Paralel Yapı'ya yakın savcılar 17 Aralık'ta bütün operasyonu tamamlayıp
hükümeti tek darbede devirmek niyetindeydi. Ancak o süreçte bir hâkimin nöbeti
devretmeme inadı tarihin kırılma anlarından biri oldu. Paralel Yapı'nın planına
göre, aralarında 'dönemin Başbakanı' dedikleri Recep Tayyip Erdoğan'ın oğlu
Bilal Erdoğan'ın da bulunduğu isimler, 25 Aralık'tan önce, 17 Aralık'taki ilk
dalgada gözaltına alınacak ve darbe gerçekleştirilmiş olacaktı. Tam da 17
Aralık günü İstanbul Adliyesi'nde 1 Numaralı Özgürlük Hâkimi nöbetçi hâkimdi. 1
Numaralı Özgürlük Hâkimi, Paralel Yapı'nın kontrolünde olmayan bir hâkim idi.

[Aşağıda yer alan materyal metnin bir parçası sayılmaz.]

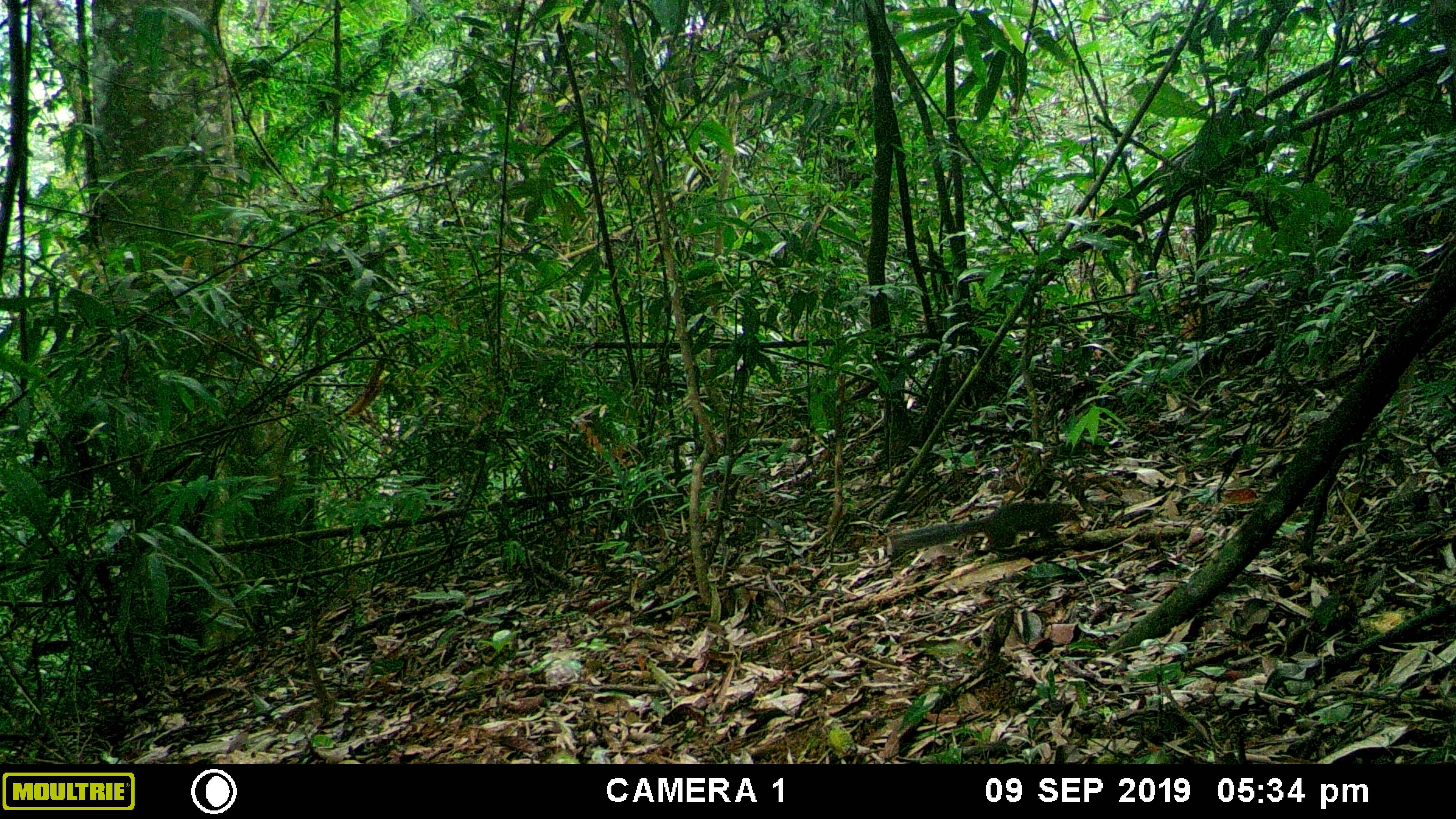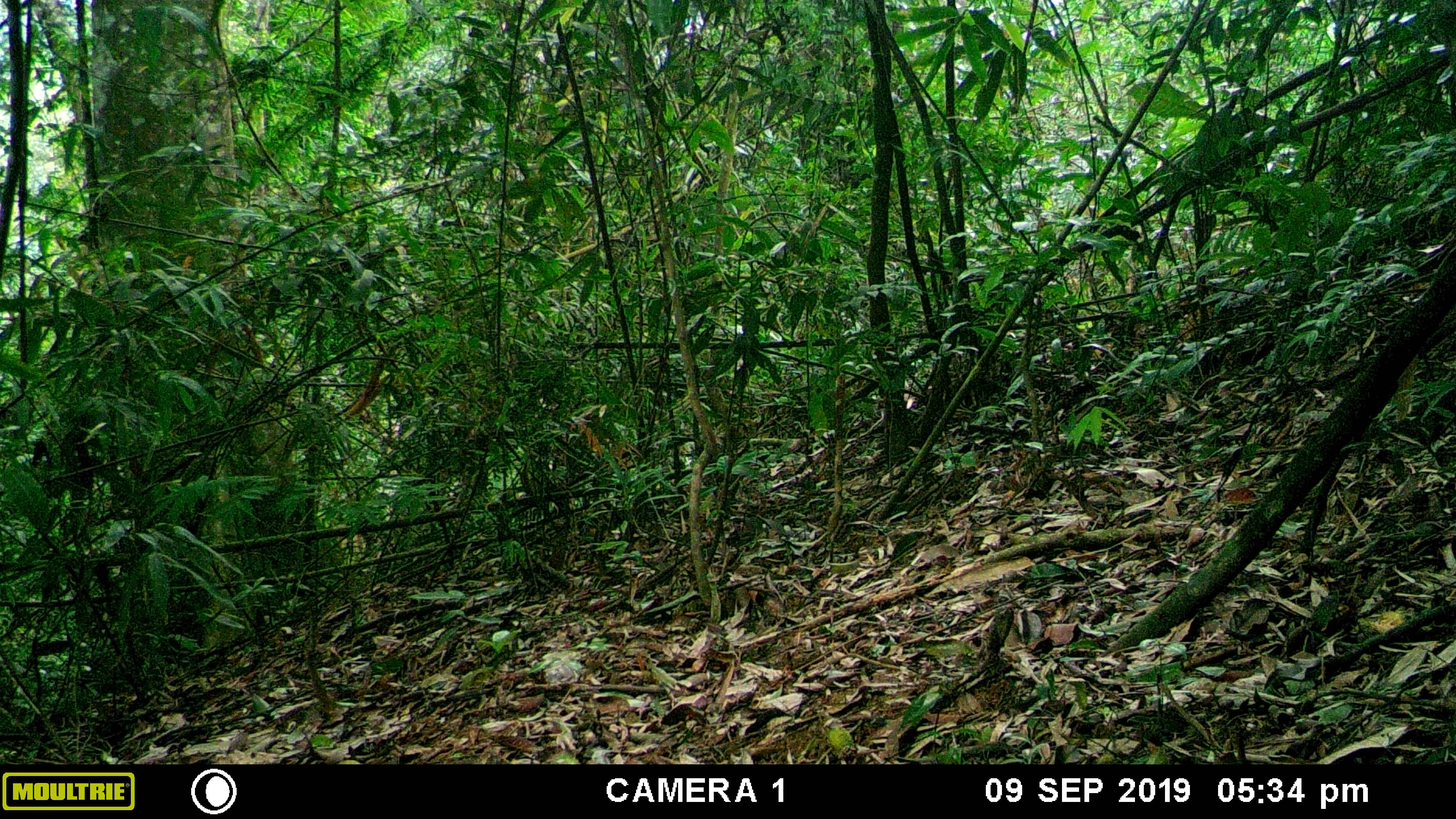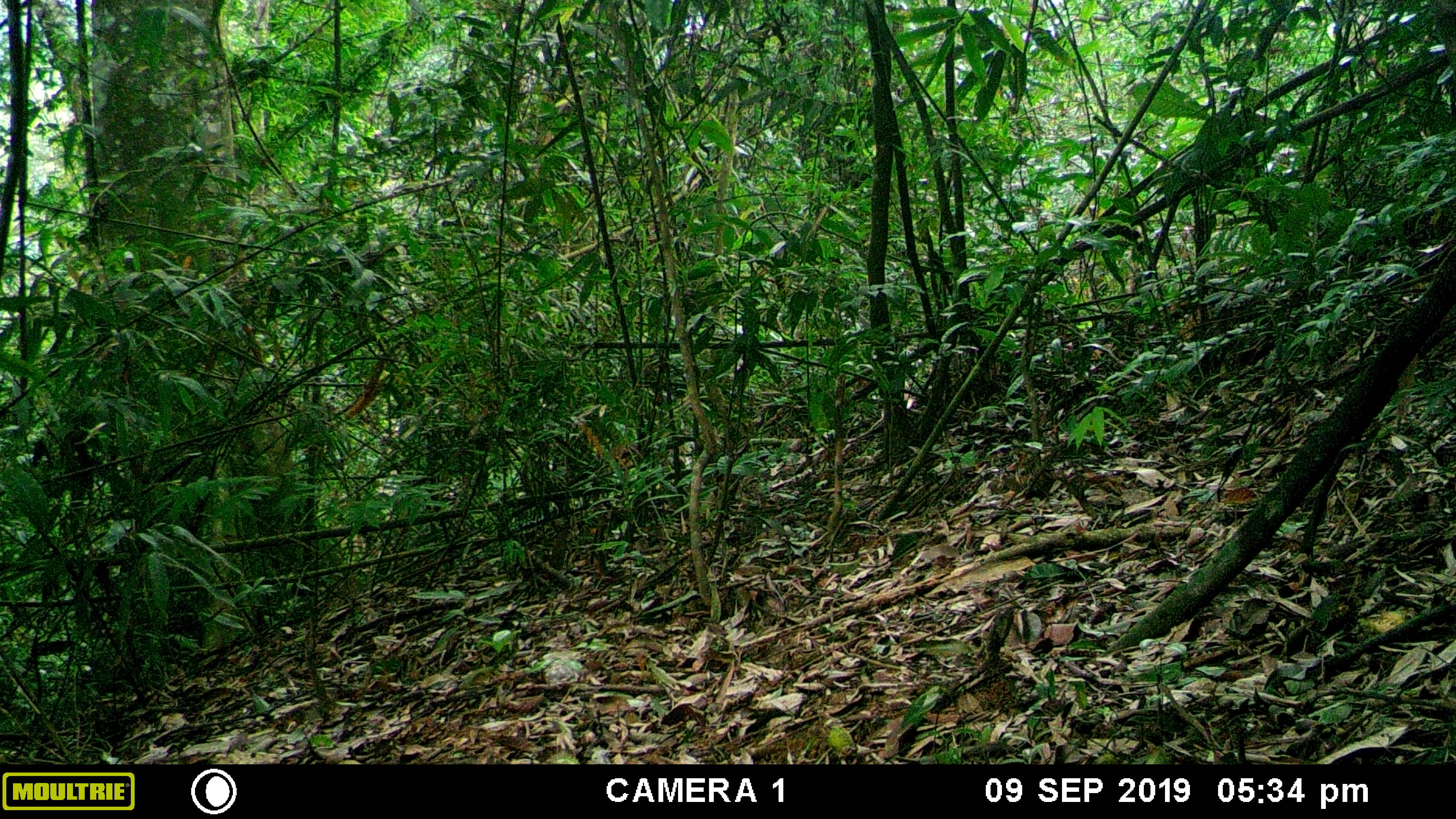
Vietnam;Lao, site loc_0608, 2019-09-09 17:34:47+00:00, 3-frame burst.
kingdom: Animalia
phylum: Chordata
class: Mammalia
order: Rodentia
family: Sciuridae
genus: Dremomys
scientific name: Dremomys rufigenis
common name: red-cheeked squirrel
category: red cheeked squirrel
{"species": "red cheeked squirrel (red-cheeked squirrel) (Dremomys rufigenis)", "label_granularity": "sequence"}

Paralel örgüte yakın savcılar bu yüzden bu hâkimin nöbeti devretmesini
istiyordu. Hatta "Annen vefat etti, senin nöbetini biz tutarız" diye
ısrar ettiler ancak hâkim, "Ben nöbetimi tutarım" dedi. Nöbeti
paralel savcılar devralamayınca da Bilal Erdoğan'ın da aralarında bulunduğu
isimler hakkında yakalama kararı çıkarılamadı. 17 Aralık'ta darbe girişimi
böylece engellenmiş oldu.
17-25 Aralık soruşturmalarıyla o dönemde Ankara'da görev yapan polis müdürü Ali Fuat Yılmazer de yakından ilgileniyordu. Sık sık İstanbul'a gelen Yılmazer, 17 Aralık soruşturmasının gerçekleştirildiği günlerde bir grup polis müdürü ile toplantı halindeyken, iddiaya göre Bilal Erdoğan'ı kast ederek, "Bilal'i buraya getirirseniz bu iş biter" demişti. Bu konuşması kapı aralığından duyuldu.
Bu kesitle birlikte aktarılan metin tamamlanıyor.